▶ Texte à examiner:
########
I.M. : Si tu veux, il y a des « psychanalystes » en Russie, qui se nomment ainsi, qui sont peut-être pour, ou mitigés par rapport la question, et qui disent : un psychanalyste ne peut pas prendre une position par rapport à ça. Alors là, je crois qu’il y a des situations où, psychanalyste ou pas, il faut que tu prennes une position. Après, si un patient te dit : je regarde la télé, parce que ça me calme, s’il est psychotique, je lui dis : voilà, vous avez trouvé quelque chose qui pour l’instant, vous convient. Ou je ne dis rien, en position d’analyste. Je n’ai rien dit, d’ailleurs. Mais après, dans mon cabinet, je dois encore une fois le souligner, il n’y a personne qui soit d’accord avec ce qui se passe Je crois que les gens qui sont d’accord n’ont pas besoin d’analyse, parce que leur moi est si fort, si gros, que c’est un moi impérial, qui partage les thèses de la propagande : il n’y a rien à analyser. Ceux qui viennent en analyse sont un petit peu divisés, quand même !

V.C. : Et l’humour, alors ? Vous êtes quand même les champions du monde : quand je vois le texte de Mikael sur l’humour, et que je rajoute une blague terrible. On arrive à rire quand même en faisant exister cette dritte Person ?

I.M. : C’est d’ailleurs une des formes d’expression qui reste autorisée par l’état, tu sais, ces memes, ces images drôles… L’internet russe est plein de ces images qui circulent, évidemment pas partout, pas sur Facebook par exemple, mais sur Telegram, chaîne faite par un Russe. Je crois d’ailleurs que cette chaîne a augmenté de dix ou vingt fois depuis le 24 février, parce qu’elle est protégée. L’humour, au début, n’était pas possible, c’est d’ailleurs aussi une indication que c’était à ciel ouvert, qu’ensuite, lorsque ça s’est calmé, l’humour a repris sa place, et puis on a commencé à regarder des séries, et à écouter des musiques, ce qui, au début, n’était pas possible non plus. J’en ai parlé avec des Ukrainiens, ils ont dit la même chose, que le plaisir, dans le premier temps, ça n’était pas permis subjectivement. Là, on se remet à rigoler, même entre nous, avec les Ukrainiens, on blague ! Heureusement qu’on a de très bons collègues !
########
▶ Lignes extraites:
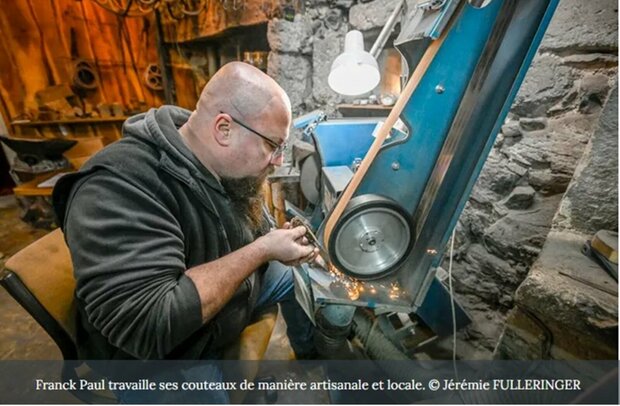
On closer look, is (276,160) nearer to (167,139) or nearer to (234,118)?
(234,118)

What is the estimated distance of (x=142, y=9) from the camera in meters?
3.88

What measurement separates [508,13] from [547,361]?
3.59ft

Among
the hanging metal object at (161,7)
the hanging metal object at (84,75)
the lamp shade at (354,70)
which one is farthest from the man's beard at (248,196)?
the hanging metal object at (84,75)

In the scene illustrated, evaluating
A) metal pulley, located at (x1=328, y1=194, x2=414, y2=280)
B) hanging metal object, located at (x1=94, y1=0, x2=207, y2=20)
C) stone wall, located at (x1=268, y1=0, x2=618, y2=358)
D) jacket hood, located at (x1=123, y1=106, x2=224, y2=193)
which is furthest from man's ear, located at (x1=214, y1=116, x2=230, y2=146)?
hanging metal object, located at (x1=94, y1=0, x2=207, y2=20)

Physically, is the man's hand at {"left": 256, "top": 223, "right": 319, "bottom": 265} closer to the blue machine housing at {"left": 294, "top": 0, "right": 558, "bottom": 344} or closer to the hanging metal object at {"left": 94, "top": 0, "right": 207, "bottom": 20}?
the blue machine housing at {"left": 294, "top": 0, "right": 558, "bottom": 344}

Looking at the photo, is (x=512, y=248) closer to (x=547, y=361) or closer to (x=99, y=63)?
(x=547, y=361)

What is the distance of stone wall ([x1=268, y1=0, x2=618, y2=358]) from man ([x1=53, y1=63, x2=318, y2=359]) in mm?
1085

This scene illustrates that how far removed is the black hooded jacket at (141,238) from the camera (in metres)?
0.74

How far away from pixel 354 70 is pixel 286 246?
102 cm

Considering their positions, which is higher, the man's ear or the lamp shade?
the lamp shade

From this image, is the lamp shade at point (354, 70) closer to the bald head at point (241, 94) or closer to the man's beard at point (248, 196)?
the bald head at point (241, 94)

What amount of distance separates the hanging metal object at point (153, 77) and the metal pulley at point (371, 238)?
542 centimetres

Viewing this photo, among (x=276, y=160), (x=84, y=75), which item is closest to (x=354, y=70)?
(x=276, y=160)

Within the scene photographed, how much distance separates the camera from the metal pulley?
87 cm
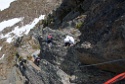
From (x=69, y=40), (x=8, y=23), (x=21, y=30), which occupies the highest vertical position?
(x=8, y=23)

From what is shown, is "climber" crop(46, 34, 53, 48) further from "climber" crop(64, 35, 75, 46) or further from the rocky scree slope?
"climber" crop(64, 35, 75, 46)

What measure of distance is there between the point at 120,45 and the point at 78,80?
18.0 feet

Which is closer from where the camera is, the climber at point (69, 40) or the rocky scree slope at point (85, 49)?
the rocky scree slope at point (85, 49)

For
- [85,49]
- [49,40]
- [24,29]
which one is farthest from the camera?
[24,29]

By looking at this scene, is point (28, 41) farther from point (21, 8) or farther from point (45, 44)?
point (21, 8)

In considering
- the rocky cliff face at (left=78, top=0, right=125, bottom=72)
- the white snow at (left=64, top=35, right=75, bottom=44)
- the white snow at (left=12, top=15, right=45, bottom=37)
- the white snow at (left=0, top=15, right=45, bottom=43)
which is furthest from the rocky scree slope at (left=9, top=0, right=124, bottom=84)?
the white snow at (left=12, top=15, right=45, bottom=37)

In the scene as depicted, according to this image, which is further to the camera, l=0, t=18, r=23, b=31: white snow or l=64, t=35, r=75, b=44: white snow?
l=0, t=18, r=23, b=31: white snow

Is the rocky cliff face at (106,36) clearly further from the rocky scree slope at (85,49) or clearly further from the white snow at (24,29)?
the white snow at (24,29)

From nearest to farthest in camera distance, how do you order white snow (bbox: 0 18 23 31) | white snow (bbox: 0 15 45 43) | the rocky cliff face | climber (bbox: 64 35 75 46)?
1. the rocky cliff face
2. climber (bbox: 64 35 75 46)
3. white snow (bbox: 0 15 45 43)
4. white snow (bbox: 0 18 23 31)

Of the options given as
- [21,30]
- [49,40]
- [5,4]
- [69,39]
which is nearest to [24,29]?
[21,30]

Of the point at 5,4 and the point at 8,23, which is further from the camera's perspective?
the point at 5,4

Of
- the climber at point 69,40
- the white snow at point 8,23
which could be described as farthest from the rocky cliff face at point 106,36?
the white snow at point 8,23

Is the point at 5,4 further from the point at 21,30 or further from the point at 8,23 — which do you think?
the point at 21,30

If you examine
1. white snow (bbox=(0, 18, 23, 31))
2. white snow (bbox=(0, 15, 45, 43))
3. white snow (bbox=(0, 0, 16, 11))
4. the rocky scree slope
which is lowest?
the rocky scree slope
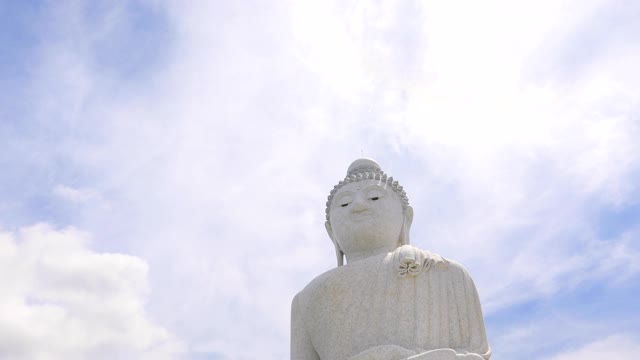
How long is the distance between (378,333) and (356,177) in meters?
########
▶ Consigne: Recopiez mot pour mot le passage de l'entretien qui va de « V.C. : Et l’humour, alors ? » à « cette dritte Person ? », ces deux segments compris. Les lignes ne sont d'aucune utilité pour répondre.

▶ Votre réponse:
V.C. : Et l’humour, alors ? Vous êtes quand même les champions du monde : quand je vois le texte de Mikael sur l’humour, et que je rajoute une blague terrible. On arrive à rire quand même en faisant exister cette dritte Person ?